Il est certain que la jouissance de ce duché a valu à la chambre des apôtres quatre fois plus que le mont-de-piété ne peut redemander de capital et d’intérêts. N’importe, les apôtres sont toujours en possession. Il n’y a jamais eu d’usurpation plus manifeste. Qu’on s’en rapporte à tous les tribunaux de judicature, depuis ceux de la Chine jusqu’à ceux de Corfou : y en a-t-il un seul où le duc de Parme ne gagnât sa cause ? Ce n’est qu’un compte à faire.
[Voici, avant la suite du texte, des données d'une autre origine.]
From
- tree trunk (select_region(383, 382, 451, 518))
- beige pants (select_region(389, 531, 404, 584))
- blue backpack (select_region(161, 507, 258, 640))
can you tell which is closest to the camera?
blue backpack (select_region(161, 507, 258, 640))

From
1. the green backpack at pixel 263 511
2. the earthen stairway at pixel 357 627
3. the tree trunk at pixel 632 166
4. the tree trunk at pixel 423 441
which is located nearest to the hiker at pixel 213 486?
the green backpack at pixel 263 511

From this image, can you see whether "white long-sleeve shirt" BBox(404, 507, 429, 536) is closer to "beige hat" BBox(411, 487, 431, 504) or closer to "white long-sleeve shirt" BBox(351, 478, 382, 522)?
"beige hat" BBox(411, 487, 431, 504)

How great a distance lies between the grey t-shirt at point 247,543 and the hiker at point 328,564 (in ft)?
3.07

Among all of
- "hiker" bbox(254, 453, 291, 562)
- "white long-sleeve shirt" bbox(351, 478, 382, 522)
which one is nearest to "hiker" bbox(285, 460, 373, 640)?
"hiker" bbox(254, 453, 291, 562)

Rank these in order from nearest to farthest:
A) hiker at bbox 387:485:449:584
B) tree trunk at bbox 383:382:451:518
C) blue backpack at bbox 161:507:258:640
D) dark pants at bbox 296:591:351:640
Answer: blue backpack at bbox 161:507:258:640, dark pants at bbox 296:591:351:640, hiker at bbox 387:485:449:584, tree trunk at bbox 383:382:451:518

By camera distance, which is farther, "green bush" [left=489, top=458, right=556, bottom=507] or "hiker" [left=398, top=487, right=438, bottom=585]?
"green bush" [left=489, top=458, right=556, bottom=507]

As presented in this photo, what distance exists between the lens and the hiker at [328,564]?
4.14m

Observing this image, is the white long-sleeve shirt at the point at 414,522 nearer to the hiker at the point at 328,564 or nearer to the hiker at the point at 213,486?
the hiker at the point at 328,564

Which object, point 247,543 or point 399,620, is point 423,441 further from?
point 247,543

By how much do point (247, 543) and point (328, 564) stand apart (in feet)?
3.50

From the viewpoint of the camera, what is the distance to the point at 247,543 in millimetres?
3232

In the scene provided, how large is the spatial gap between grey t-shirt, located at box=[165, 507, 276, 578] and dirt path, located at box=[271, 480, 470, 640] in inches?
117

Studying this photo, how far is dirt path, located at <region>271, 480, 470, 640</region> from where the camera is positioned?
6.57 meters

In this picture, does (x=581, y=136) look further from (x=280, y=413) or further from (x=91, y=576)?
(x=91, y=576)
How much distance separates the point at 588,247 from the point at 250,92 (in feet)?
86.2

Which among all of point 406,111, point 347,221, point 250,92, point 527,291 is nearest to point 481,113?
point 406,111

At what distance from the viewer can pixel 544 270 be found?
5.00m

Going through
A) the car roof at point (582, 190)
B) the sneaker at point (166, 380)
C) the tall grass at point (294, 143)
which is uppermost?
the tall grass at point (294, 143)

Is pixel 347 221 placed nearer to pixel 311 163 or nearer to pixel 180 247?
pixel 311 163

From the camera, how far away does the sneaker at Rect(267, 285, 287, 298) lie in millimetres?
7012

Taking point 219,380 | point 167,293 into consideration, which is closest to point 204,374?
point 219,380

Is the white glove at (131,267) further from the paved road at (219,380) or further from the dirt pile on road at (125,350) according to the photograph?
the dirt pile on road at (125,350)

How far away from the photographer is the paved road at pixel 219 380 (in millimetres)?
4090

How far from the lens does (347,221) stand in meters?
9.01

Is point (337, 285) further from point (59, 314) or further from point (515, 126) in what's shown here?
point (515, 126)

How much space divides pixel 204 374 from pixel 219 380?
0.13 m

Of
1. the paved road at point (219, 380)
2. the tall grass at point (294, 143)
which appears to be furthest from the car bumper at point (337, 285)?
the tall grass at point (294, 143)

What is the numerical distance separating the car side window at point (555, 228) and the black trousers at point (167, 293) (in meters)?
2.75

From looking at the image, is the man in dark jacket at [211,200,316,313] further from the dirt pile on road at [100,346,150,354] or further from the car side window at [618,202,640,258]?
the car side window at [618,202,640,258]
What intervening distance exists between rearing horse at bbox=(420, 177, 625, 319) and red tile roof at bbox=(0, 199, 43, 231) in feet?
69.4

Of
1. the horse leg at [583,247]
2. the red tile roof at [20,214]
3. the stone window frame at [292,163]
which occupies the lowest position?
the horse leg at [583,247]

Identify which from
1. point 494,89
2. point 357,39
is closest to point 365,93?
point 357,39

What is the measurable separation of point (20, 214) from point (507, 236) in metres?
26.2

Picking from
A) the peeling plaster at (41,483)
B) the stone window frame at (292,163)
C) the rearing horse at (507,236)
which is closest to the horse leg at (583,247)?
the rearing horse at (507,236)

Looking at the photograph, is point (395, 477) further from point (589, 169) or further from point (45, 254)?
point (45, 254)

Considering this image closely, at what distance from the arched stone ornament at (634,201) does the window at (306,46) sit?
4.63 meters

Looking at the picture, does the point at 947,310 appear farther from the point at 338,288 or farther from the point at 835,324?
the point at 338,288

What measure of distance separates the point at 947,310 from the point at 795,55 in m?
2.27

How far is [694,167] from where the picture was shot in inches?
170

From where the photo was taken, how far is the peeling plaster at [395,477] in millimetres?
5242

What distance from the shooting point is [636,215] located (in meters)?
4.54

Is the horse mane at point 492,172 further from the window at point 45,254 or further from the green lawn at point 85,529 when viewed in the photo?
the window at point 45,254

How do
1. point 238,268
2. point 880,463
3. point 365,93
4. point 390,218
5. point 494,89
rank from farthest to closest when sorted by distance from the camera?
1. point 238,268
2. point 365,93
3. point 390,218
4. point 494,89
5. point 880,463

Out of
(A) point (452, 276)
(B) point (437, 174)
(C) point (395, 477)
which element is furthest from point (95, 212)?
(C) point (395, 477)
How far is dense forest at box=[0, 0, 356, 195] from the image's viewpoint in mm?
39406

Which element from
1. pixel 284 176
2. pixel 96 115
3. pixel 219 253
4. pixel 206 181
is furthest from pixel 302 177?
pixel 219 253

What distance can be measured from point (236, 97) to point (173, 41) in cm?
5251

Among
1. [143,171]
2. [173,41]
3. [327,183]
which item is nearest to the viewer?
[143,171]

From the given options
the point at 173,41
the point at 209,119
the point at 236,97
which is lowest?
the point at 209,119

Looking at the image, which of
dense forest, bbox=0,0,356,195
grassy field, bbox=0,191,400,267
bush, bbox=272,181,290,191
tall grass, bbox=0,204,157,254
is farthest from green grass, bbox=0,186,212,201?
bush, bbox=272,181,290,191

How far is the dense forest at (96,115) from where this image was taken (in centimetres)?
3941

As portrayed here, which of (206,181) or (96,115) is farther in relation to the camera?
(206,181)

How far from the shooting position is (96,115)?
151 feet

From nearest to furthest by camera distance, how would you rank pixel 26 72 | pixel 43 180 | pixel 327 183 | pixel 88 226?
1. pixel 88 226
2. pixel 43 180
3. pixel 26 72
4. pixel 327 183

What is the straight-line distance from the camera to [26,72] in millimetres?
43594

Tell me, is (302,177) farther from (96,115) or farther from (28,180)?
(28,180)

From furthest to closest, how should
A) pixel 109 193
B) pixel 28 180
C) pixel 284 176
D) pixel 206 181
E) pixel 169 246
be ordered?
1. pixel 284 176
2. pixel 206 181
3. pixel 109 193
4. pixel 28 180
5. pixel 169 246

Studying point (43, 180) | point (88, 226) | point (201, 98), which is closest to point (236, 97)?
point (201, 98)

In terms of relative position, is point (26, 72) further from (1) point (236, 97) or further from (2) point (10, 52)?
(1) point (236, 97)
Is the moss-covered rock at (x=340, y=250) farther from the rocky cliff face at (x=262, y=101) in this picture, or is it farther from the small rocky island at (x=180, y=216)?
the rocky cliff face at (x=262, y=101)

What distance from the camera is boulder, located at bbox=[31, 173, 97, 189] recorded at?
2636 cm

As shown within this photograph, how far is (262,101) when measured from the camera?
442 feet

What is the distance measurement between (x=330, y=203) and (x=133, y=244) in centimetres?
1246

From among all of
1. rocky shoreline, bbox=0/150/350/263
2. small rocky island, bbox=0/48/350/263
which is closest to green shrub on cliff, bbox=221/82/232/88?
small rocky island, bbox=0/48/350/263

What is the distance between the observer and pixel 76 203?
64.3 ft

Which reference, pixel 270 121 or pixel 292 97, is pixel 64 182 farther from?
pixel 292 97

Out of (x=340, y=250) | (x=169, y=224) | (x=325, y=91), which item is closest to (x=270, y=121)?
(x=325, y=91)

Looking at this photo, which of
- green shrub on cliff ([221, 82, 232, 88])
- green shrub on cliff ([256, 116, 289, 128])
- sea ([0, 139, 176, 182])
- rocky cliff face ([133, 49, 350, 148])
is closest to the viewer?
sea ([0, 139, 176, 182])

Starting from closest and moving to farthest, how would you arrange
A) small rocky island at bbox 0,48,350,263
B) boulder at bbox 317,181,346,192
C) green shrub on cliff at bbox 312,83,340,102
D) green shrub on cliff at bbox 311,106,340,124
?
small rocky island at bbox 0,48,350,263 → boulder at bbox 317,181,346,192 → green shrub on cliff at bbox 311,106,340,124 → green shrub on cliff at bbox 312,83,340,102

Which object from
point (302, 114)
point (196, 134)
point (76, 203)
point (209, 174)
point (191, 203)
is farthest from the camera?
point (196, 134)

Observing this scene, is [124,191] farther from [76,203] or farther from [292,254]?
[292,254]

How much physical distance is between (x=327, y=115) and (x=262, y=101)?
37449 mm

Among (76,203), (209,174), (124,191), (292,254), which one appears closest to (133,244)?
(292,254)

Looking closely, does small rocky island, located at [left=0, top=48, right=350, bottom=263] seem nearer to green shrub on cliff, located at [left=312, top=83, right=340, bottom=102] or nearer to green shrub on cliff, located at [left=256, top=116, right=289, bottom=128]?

Combien vous dois-je ? combien avez-vous touché par vos mains ? Payez-moi l’excédant, et rendez-moi mon gage. Il est à croire que quand le duc de Parme voudra intenter ce procès, il le gagnera partout ailleurs qu’à la chambre des apôtres.

  1. Voltaire écrivait au président Hénault qu’il se trouvait là des particularités aussi vraies qu’intéressantes. C’était sans doute par son ami d’Argental, représentant du duc de Parme en France, que Voltaire avait été renseigné. (G. A.)
  2. Luc, xiv, 23.
  3. Ici fut Castro.
  4. Voyez le chapitre vii du Siècle de Louis XIV, tome XIV, page 229.